В волостном правлении Банев потребовал книгу для записи поручителей.
Когда в книгу было все вписано, он сказал:
— Вот послушай-ка, — он прокашлялся и расстановочно начал читать: — «1730 года, декабря седьмого дня отпущен Михайло Васильев сын Ломоносов к Москве и к морю до сентября месяца предбудущего 1731 года, а порукою по нём в платеже подушных денег… расписался…» Да. Вот и расписался старый простофиля Иван Банев. И что это я раскис, сам в толк не возьму!
Они вышли и направились к саням.
— Ну, иди на своё дело. Господь с тобою.
— Спасибо, дядя Иван.
— Теперь ты в Холмогоры?
— Да. В Холмогоры, в воеводскую канцелярию за пашпортом.
— К примеру, пашпорт получишь. А как же с указом?
— С каким?
— С тем, что вышел о крестьянских детях.
— Ивана Ивановича Каргопольского, дядя Иван, знаешь?
— Слыхивал. Будто доброй души.
— Вот у него друг в Спасских школах учителем. Каргопольский ему напишет письмо.

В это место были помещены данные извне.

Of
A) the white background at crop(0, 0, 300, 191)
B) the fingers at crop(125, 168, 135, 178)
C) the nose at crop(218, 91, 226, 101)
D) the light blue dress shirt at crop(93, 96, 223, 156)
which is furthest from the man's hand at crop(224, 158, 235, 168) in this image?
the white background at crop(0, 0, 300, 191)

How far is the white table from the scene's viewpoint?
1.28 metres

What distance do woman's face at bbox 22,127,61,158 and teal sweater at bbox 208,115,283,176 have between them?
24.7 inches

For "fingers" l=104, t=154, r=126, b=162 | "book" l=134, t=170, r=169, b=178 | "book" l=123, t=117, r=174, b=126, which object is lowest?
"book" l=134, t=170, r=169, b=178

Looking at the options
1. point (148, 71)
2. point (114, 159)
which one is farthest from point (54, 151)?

Тот пособит.
— А вдруг не пособит?
Михайло молчал.
— Хм! Знаешь ли, через кого твоё дело в Холмогорах решается?
— Через Ивана Васильевича Милюкова, который ведает в Холмогорах земские дела. Как не знать!
— Многое может сделать. Ловок. Но деньгу любит. Так вот, Михайло, ежели бы ты добился, чтобы в пашпорте не было того сказано, что ты есть крестьянский сын?
— Воевать так воевать! — И Михайло рассмеялся.
Спрятав справку, он пошёл в сторону Холмогор.
— Погоди!.. — окликнул его Банев. — Ты что же пеший?
— Пойду побыстрее.
— Час-то уж не ранний. Вдруг да опоздаешь. Бери-ка мою лошадь.
Когда Михайло уселся в сани и взял в руки вожжи, Банев сказал:
— Ну, вот и достигай своего. Голова-то у тебя на плечах. Меня, парень, кругом обошёл. И, Михайло, запомни: не на тебе грех, на мне, старом. Замолю.
Глава девятнадцатая
ЧТО ВЫЛО УКАЗАНО В ПАСПОРТЕ
У входа в холмогорскую канцелярию мялась толпа мужиков. Они кого-то поталкивали в спину и потихоньку подсовывали к двери:
— Ступай, ступай, ну-ко!
Но мужик упирался и не хотел идти в дверь.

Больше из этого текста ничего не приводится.